Just because the Internet is so big, it doesn't mean that a dot-com has to be huge to survive. In fact, by staking out a claim to a narrow niche some small companies thrive.
Take, for example, The Diabetes Mall. Using insulin—specifically pumping insulin—is the site's focus.
They are good writers
Diabetes Mall does turn a profit, says John Walsh, who owns the site together with his wife Ruth Roberts. They say that they keep their expenses to a minimum and do a lot of the work themselves.
Perhaps even more important is the knowledgeable service and depth of information that they provide. The site actually has a lot more information than product. It has about 1,000 pages, John says.
He is a diabetes clinical specialist who himself has had diabetes for more than 48 of his 53 years. Ruth is an educator and medical writer. They have been married for more than 22 years and live in San Diego.
For the past 18 years John has used an insulin pump. "I have tried every brand, except the Korean one, which is not available in the United States," he says.
Which pump is he using now? Since it changes all the time, he doesn't say. "Pumps work extremely well in terms of blood sugar control," he replies, "and brand is less important."
While the site offers some pump accessories, it doesn't sell pumps. They are prescription products purchased from the manufacturers or their distributors. John and Ruth don't accept any advertising.
The site has a tremendous amount of information on pumps and continuous monitoring. One of my favorite pages is a table comparing the features of the six pump models currently offered by the four pump manufacturers.
Another page that I am partial to is A Satisfying Way to Lose Weight. Four years ago John and I wrote this article together to report about some interesting work in Australia on the "Satiety Index."

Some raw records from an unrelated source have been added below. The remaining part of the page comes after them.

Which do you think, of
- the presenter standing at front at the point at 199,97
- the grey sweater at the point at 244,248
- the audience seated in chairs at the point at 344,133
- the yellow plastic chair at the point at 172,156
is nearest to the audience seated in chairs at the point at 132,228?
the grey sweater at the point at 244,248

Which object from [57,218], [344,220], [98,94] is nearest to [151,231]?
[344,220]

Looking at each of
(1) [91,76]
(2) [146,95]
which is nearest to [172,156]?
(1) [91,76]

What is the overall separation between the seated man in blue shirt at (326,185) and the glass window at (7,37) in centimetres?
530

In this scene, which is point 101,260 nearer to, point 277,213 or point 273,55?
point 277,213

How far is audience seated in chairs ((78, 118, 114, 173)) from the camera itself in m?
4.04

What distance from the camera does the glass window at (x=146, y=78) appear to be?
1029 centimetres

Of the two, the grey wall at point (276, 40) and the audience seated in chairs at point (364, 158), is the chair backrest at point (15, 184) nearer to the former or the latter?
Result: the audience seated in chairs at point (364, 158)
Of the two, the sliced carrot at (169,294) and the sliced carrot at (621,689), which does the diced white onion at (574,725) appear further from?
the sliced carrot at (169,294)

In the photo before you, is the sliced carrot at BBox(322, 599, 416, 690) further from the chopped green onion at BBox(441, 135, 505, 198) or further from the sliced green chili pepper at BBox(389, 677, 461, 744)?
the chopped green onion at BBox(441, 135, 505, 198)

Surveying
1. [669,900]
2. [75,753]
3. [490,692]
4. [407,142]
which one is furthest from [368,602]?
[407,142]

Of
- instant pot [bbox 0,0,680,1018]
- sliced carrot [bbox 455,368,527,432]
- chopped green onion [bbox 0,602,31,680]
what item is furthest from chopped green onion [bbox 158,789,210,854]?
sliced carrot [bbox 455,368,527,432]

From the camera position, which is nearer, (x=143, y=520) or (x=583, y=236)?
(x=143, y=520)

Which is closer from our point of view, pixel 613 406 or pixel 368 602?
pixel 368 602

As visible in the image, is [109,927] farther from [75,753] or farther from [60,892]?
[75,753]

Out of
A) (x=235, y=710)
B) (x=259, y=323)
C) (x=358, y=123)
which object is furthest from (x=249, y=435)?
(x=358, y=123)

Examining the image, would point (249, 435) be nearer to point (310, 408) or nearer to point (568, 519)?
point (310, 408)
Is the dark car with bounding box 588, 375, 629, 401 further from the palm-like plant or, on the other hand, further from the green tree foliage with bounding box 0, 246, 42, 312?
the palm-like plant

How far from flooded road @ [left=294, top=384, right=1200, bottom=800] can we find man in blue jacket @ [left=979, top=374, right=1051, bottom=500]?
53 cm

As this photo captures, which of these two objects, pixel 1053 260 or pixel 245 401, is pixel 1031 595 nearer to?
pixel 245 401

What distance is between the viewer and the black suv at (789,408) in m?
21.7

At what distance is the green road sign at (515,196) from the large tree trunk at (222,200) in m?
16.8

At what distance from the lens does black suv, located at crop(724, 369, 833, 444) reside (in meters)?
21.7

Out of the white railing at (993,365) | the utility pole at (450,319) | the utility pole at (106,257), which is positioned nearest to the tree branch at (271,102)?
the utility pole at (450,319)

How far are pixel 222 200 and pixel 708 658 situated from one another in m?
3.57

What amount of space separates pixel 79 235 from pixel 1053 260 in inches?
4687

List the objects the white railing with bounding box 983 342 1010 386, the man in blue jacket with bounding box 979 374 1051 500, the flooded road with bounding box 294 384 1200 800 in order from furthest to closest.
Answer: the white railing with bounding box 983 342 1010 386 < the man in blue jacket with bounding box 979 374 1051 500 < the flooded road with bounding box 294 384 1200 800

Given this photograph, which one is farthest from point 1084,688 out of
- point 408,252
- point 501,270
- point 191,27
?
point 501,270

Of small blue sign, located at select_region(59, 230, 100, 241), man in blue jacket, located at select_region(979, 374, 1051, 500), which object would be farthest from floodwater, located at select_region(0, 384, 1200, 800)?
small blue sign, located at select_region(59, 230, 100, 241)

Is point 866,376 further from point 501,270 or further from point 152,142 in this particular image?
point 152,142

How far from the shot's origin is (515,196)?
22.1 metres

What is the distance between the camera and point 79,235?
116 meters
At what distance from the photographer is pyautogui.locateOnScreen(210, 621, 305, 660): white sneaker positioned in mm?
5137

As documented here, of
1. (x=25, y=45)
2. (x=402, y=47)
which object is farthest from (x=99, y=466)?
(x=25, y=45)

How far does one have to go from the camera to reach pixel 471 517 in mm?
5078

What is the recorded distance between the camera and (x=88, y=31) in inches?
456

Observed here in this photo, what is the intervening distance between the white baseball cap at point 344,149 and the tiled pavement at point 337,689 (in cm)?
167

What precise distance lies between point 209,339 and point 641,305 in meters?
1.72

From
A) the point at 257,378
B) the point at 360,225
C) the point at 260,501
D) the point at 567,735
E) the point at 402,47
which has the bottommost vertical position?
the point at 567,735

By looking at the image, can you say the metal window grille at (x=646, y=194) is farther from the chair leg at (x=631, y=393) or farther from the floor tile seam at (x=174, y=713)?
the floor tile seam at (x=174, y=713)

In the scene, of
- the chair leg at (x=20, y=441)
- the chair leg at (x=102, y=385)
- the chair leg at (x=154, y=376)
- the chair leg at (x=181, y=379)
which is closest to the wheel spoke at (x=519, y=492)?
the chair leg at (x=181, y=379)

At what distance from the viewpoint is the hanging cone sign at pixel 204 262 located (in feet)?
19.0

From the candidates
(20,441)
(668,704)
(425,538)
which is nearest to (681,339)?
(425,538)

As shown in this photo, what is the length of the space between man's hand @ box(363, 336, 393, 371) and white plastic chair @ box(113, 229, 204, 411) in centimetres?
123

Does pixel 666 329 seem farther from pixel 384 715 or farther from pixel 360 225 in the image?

Equally valuable is a much more recent article by John blasting the blood glucose meter manufacturers for selling meters that are inept in helping people with diabetes and their healthcare team recognize patterns and make suggestions for improved control. The two models of meters available today that allow pattern analysis have real problems, he says.
The most popular part of the site is their "Diabetes This Week" newsletter, which summarizes about a half dozen issues in the news each week. They go through research articles and journals for the latest available news. About 190 back issues are online.
The best part of the site, John says, is its breadth of knowledge. "We have everything from handling colds to technology news. We are technically oriented and have a lot of tools."
What makes the site unique, Ruth says, is that they are good writers. "We pride ourselves on distilling the latest, often complicated information into a simple format that other people can more readily understand."
John and Ruth are in fact first and foremost writers who are much better known for their books than for their Web site. Their best seller currently is Pumping Insulin: Everything You Need for Success With an Insulin Pump. The third edition was published last June.
Their three other books are Stop the Rollercoaster: How to Take Charge of Your Blood Sugars in Diabetes, The Pocket Pancreas and My Other CheckBook. Sales of the four books comprise one-third of the site's sales, John says.